Une fois toutes ces remarques reçues et prises en compte, j’enverrai chez POL un manuscrit « finalisé ». Je recevrai d’abord un texte «  mis au format »  et annoté par le correcteur, sur lequel il y aura un certain nombre de corrections de style, mais aussi des indications matérielles (quand changer de page, faut-il mettre ceci en italiques, quel caractère voulez-vous pour ces extraits d’article de journal, tenez vous vraiment à écrire « Tupéroire »,  etc…)




Lorsque j’aurai validé ces corrections/suggestions ou maintenu mes petites lubies (Oui, je veux qu’on l’écrive Tupéroire, pasque c’est comme ça que Claire le prononce, nom d’un petit bonhomme ! – bon j’écrirai probablement pas « nom d’un petit bonhomme »), le texte sera mis en page comme dans le livre, je recevrai un « BAT1 » (bon à tirer 1) sur lequel j’aurai encore probablement des corrections de détail, puis un BAT2 pour vérifier que mes corrections et celles de l’excellent relecteur/correcteur de la maison ont été reportées correctement. Entretemps on m’aura demandé de vérifier que le texte de 4e de couverture (je l’ai écrit un peu avant d’envoyer la V2 à Paul) est correct sur la maquette de la couverture. Et après ça, vogue la galère !

*

Voilà ce que recouvre mon " Je viens de finir un roman". (Oui ça m'a pris plus de cinq minutes à écrire. Et vous, à le lire ?)

*Données brutes*.
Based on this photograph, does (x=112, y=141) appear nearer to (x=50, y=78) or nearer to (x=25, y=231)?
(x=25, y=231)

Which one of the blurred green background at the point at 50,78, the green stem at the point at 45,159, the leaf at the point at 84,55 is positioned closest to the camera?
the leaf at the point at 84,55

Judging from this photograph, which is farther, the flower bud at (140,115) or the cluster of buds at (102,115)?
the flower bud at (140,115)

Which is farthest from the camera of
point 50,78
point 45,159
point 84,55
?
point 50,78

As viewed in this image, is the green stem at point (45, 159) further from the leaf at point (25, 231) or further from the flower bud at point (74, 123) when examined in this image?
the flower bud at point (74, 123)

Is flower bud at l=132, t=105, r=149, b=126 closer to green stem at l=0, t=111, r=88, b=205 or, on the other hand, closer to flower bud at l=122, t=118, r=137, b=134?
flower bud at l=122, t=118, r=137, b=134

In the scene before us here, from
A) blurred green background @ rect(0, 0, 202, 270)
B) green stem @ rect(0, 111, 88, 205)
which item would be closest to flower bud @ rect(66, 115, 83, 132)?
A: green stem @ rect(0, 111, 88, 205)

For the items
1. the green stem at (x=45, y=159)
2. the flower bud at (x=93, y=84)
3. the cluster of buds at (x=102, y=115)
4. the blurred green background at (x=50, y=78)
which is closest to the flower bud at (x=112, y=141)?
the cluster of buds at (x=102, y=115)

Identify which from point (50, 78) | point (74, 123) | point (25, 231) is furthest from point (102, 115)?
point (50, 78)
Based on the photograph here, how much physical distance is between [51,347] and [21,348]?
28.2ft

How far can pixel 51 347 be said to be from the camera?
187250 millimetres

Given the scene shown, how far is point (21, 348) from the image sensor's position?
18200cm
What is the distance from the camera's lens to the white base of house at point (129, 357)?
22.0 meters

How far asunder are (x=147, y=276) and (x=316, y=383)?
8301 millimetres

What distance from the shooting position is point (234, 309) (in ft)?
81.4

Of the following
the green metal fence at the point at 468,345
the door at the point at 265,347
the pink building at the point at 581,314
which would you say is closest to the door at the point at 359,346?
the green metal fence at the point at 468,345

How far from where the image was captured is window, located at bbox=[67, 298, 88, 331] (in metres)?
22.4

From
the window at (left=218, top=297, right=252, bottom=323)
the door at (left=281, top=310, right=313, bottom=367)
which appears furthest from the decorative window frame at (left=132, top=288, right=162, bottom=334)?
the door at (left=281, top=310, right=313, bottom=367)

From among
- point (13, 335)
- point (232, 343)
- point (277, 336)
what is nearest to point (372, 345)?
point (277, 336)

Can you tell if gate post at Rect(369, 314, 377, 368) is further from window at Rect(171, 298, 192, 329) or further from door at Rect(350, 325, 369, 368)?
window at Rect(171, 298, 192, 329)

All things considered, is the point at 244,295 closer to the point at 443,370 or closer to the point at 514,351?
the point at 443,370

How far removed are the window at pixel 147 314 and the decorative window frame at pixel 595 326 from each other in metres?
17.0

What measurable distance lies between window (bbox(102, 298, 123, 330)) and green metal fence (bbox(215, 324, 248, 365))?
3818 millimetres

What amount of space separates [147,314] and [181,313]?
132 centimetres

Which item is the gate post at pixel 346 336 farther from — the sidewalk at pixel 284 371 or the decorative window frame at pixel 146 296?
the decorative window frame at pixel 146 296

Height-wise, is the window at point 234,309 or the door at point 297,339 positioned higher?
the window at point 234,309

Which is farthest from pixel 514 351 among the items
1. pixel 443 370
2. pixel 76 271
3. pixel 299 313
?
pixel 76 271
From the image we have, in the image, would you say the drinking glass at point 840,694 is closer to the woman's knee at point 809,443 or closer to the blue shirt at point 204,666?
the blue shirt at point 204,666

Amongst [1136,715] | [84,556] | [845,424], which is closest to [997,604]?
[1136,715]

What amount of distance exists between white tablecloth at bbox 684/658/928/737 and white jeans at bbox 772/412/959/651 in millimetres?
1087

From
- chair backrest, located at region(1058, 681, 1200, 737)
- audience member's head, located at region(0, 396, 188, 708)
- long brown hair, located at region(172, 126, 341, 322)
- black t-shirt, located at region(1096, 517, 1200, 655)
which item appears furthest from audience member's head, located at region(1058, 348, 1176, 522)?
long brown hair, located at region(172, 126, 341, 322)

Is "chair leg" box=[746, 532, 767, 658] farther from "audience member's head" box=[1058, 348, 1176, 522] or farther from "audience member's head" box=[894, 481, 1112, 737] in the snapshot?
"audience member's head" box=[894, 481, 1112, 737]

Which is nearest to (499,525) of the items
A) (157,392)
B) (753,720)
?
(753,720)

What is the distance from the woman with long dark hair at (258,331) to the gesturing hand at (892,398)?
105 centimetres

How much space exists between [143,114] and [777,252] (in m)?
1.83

*Consigne*. Rédigez la suite du texte sur les étapes de publication d'un roman, en reprenant après sa dernière phrase.

*Réponse attendue*.
Ce sera le quatorzième (le quinzième en comptant L’affaire Grimaudi, le roman collectif auquel j’ai participé en 1995). Et je suis bien content, allez ! Comme pour le premier. Comme pour les suivants. C'est toujours le même plaisir, comme la première fois. (Avec, en ce qui me concerne, l'absence d'attente anxieuse : je sais toujours, quand un de mes livres est achevé, s'il sera ou non publié. --- Oui, il m'est arrivé de terminer des livres qui n'ont pas été publiés ensuite. Mais je l'ai su tout de suite. Et je suis passé au suivant.) 

A ce jour, le texte fait 132 951 mots et 737 500 signes - soit 490 feuillets de 1500 signes, répartis sur une centaine de courts chapitres.


En voici la quatrième de couverture : 

"Printemps 1963. Sur la Grand-Place de Tilliers-en-Beauce, une Dauphine jaune se gare à l’ombre du monument aux morts. Ses passagers reviennent de loin. Abraham est médecin et il cherche du travail. Son fils Franz n’a pas dix ans et aucun souvenir de leur vie passée. Bientôt, ils emménagent dans une maison trop grande pour eux. Ensemble et séparément, ils vont découvrir la France du Général, de la télévision d’État, du Canard Enchaîné, des commémorations et des secrets empoussiérés. "  

Si tout se passe bien (touchons du bois), il devrait être publié au début de l'année 2016.
D'ici là, cet automne, surveillez la parution de "Crimes à la bibliothèque", nouvelle anthologie de nouvelles rédigée par un groupe d'auteurs québecois et dirigée par Richard Migneault (Lisez son blog !!!). Je suis honoré et heureux de faire partie de cette belle compagnie !  




                                                                                             
    
Bon, c’est pas le tout, ça ! Faut que j’aille écrire ma « déclaration d’intention » - un texte de présentation pour les libraires et la presse. Le travail d’un écrivant n’est jamais fini.

A bientôt.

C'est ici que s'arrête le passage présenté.